**To do:** Reproduce each of the rows below verbatim, omitting the pictures.

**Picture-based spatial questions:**
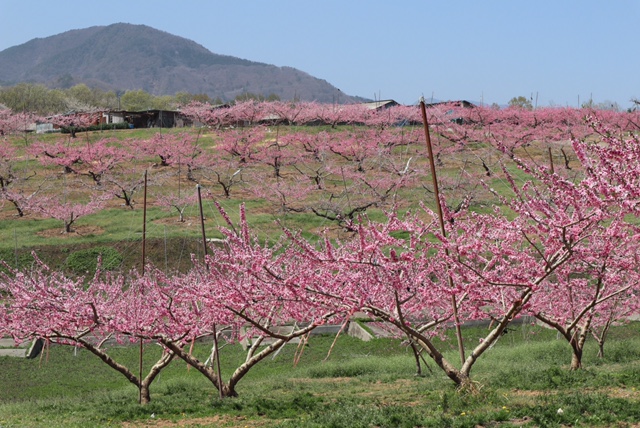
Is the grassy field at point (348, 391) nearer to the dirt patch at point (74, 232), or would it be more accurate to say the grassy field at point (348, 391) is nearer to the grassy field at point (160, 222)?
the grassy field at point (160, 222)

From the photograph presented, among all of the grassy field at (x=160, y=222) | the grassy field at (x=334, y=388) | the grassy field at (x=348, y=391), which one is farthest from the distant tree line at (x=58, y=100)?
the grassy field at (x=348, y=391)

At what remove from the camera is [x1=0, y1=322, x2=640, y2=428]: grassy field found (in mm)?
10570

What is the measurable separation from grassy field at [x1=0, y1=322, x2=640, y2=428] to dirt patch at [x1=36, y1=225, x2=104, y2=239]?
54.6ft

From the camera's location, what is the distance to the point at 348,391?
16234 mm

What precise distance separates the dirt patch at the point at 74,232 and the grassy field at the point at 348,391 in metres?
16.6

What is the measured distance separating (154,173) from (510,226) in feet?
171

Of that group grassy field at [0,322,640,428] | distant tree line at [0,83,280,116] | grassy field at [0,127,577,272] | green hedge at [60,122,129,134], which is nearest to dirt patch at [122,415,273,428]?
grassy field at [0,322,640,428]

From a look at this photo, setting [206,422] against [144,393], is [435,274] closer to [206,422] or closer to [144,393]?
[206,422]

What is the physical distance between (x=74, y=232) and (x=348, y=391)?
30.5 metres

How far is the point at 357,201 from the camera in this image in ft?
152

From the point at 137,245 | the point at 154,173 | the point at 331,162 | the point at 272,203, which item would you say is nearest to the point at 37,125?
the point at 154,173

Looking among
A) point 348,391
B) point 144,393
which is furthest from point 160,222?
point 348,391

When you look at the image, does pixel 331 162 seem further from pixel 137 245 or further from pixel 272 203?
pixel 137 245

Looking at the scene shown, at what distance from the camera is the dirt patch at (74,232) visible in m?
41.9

**Solution to this task:**
Is the grassy field at point (348, 391) nearer to the dirt patch at point (74, 232), or would it be more accurate to say the grassy field at point (348, 391) is nearer to the grassy field at point (160, 222)?
the grassy field at point (160, 222)

From the photograph presented, among all of the grassy field at (x=160, y=222) | the grassy field at (x=334, y=388) | the grassy field at (x=348, y=391), which one is farthest from the distant tree line at (x=58, y=100)?
the grassy field at (x=348, y=391)

At what remove from the camera is [x1=0, y1=322, x2=640, y2=428]: grassy field found (in mm)?
10570

What is the measurable separation from grassy field at [x1=0, y1=322, x2=640, y2=428] to dirt patch at [x1=36, y1=225, x2=104, y2=239]?
54.6ft

From the camera's location, what is the distance to the point at 348,391?
16234 mm

What precise distance separates the dirt patch at the point at 74,232 and the grassy field at the point at 348,391 in metres?
16.6

What is the measured distance separating (154,173) from (510,226) in feet?
171

Of that group grassy field at [0,322,640,428] | distant tree line at [0,83,280,116] | grassy field at [0,127,577,272] | green hedge at [60,122,129,134], which is nearest to dirt patch at [122,415,273,428]?
grassy field at [0,322,640,428]

From a look at this photo, setting [206,422] against [144,393], is [435,274] closer to [206,422] or closer to [144,393]?
[206,422]

What is the physical distance between (x=74, y=232) and (x=348, y=391)?
30.5 metres

How far is the point at 357,201 from the camera in this image in ft?
152

From the point at 137,245 | the point at 154,173 | the point at 331,162 | the point at 272,203, which item would you say is nearest to the point at 37,125?
the point at 154,173

Looking among
A) point 348,391
B) point 144,393
which is furthest from point 160,222?
point 348,391

When you look at the image, does pixel 331 162 seem further from pixel 137 245 or further from pixel 272 203?
pixel 137 245

Looking at the scene shown, at what distance from the camera is the dirt patch at (74,232) visible in m?
41.9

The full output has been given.